How to combine bytearrays fast ?

General discussions and questions abound development of code with MicroPython that is not hardware specific.
Target audience: MicroPython Users.
Blechi
Posts: 8
Joined: Mon Apr 23, 2018 5:55 pm

How to combine bytearrays fast ?

Post by Blechi » Wed Feb 12, 2020 9:30 pm

Hi folks,
I'm a little stuck here and maybe someone can help.
There are four bytearrays which have to be combined (for lack of a better word) into a fifth one using the fastest way possible.

Code: Select all

a = bytearray(240)
b = bytearray(240)
c = bytearray(240)
d = bytearray(240)
result = bytearray(240)

a = [<arbitrary byte>, 0, 0, 0, <arbitrary byte>, 0, 0, 0, ... and so on ..., <arbitrary byte>, 0, 0, 0]
b = [0, <arbitrary byte>, 0, 0, 0, <arbitrary byte>, 0, 0, ... and so on ..., 0, <arbitrary byte>, 0, 0]
c = [0, 0, <arbitrary byte>, 0, 0, 0, <arbitrary byte>, 0, ... and so on ..., 0, 0, <arbitrary byte>, 0]
d = [0, 0, 0, <arbitrary byte>, 0, 0, 0, <arbitrary byte>, ... and so on ..., 0, 0, 0, <arbitrary byte>]
The result should look like this:

Code: Select all

result = [<byte 0 from a>, <byte 1 from b>, <byte 2 from c>, <byte 3 from d>, <byte 4 from a>, ... and so on ..., <byte 236 from a>, <byte 237 from b>, <byte 238 from c>, <byte 239 from d>]
The easiest way would be:

Code: Select all

for i in range(0,240):
	result[i] = a[i] + b[i] + c[i] + d[i]
Unfortunately the operation has to be as fast as possible.
Something like

Code: Select all

result = a | b | c | d
would be nice, but of course it doesn't work that way.
Has someone perhaps a clever idea how to do this as fast as possible?

Thanks a lot in advance
Blechi

Online
User avatar
jimmo
Posts: 1156
Joined: Tue Aug 08, 2017 1:57 am
Location: Sydney, Australia

Re: How to combine bytearrays fast ?

Post by jimmo » Wed Feb 12, 2020 9:47 pm

Have you tried experimenting with the @native or @viper decorators?

Code: Select all

@micropython.native
def merge(a, b, c, d, result):
  for i in range(0,240):
    result[i] = a[i] + b[i] + c[i] + d[i]
Or

Code: Select all

@micropython.viper
def merge(a : ptr8, b : ptr8, c : ptr8, d : ptr8, result : ptr8):
  for i in range(0,240):
    result[i] = a[i] + b[i] + c[i] + d[i]
I'd need to test the viper one, some additional annotations might be required, but the native one should just work.

OutoftheBOTS_
Posts: 714
Joined: Mon Nov 20, 2017 10:18 am

Re: How to combine bytearrays fast ?

Post by OutoftheBOTS_ » Wed Feb 12, 2020 10:59 pm

First I would ask how r u going to add 4 bytes together then fit the result within a byte?? Remember a byte can only hold the values between 0 and 255.

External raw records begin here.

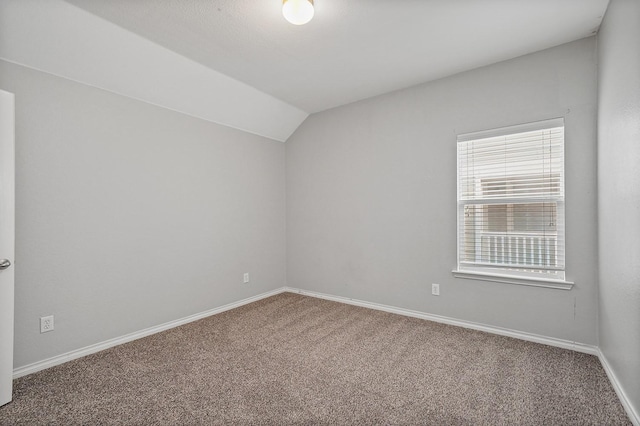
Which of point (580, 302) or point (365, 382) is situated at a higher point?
point (580, 302)

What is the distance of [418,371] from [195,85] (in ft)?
11.1

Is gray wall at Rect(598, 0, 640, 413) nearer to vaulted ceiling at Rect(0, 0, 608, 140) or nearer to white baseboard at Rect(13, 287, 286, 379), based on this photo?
vaulted ceiling at Rect(0, 0, 608, 140)

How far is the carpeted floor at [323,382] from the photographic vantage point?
1866mm

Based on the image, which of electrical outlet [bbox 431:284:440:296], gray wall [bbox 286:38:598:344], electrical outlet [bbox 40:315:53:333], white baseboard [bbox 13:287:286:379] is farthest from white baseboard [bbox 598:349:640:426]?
electrical outlet [bbox 40:315:53:333]

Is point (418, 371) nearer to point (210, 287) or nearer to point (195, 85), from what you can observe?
point (210, 287)

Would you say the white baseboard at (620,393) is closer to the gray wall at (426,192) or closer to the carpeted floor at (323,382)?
the carpeted floor at (323,382)

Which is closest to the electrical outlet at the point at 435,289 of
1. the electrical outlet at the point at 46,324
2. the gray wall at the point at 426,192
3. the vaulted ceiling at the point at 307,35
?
the gray wall at the point at 426,192

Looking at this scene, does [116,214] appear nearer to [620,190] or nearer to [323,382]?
[323,382]

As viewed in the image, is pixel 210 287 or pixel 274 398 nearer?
pixel 274 398

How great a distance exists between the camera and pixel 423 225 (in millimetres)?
3529

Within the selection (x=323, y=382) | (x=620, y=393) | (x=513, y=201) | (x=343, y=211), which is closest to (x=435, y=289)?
(x=513, y=201)

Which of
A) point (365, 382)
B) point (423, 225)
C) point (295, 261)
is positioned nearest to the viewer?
point (365, 382)

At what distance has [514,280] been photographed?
295cm

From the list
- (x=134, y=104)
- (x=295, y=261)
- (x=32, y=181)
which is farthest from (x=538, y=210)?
(x=32, y=181)
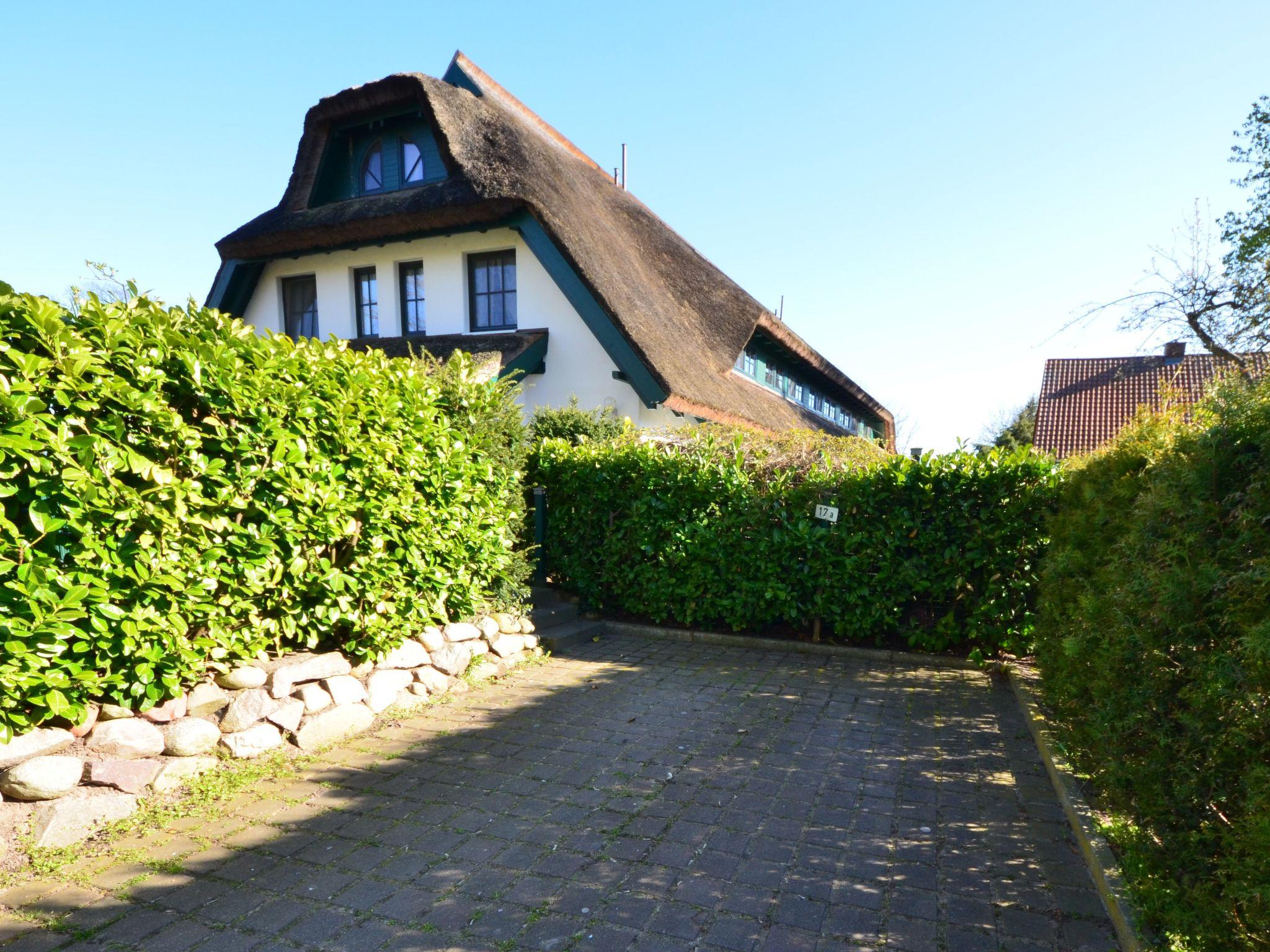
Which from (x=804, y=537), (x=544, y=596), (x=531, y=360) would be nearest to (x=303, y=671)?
(x=544, y=596)

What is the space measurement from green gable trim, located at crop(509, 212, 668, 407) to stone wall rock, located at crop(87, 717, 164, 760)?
795 cm

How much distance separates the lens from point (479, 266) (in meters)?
12.7

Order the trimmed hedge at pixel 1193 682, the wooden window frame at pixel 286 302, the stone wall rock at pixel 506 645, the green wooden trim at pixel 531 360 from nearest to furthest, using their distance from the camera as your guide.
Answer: the trimmed hedge at pixel 1193 682 < the stone wall rock at pixel 506 645 < the green wooden trim at pixel 531 360 < the wooden window frame at pixel 286 302

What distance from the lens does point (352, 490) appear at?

Not sure what has been implemented in the uLAB module (uLAB is MP version of NumPy)

Online
User avatar
jimmo
Posts: 1156
Joined: Tue Aug 08, 2017 1:57 am
Location: Sydney, Australia

Re: How to combine bytearrays fast ?

Post by jimmo » Wed Feb 12, 2020 11:22 pm

OutoftheBOTS_ wrote:
Wed Feb 12, 2020 10:59 pm
First I would ask how r u going to add 4 bytes together then fit the result within a byte?? Remember a byte can only hold the values between 0 and 255.
My impression was that the arrays are zeron other than every fourth element. i.e. this code would do the same thing:

Code: Select all

def merge(a, b, c, d, result):
  i = 0
  while i < 240:
    result[i] = a[i]
    i += 1
    result[i] = b[i]
    i += 1
    result[i] = c[i]
    i += 1
    result[i] = d[i]
    i += 1
(Which may actually be faster than the OPs code, and would also work well with native/viper)

(Speculating wildly, but my guess is it's something like APA102 pixels, and different code generates the R G B and Brightness values??)

OutoftheBOTS_
Posts: 714
Joined: Mon Nov 20, 2017 10:18 am

Re: How to combine bytearrays fast ?

Post by OutoftheBOTS_ » Thu Feb 13, 2020 5:18 am

jimmo wrote:
Wed Feb 12, 2020 11:22 pm
OutoftheBOTS_ wrote:
Wed Feb 12, 2020 10:59 pm
First I would ask how r u going to add 4 bytes together then fit the result within a byte?? Remember a byte can only hold the values between 0 and 255.
My impression was that the arrays are zeron other than every fourth element. i.e. this code would do the same thing:

Code: Select all

def merge(a, b, c, d, result):
  i = 0
  while i < 240:
    result[i] = a[i]
    i += 1
    result[i] = b[i]
    i += 1
    result[i] = c[i]
    i += 1
    result[i] = d[i]
    i += 1
(Which may actually be faster than the OPs code, and would also work well with native/viper)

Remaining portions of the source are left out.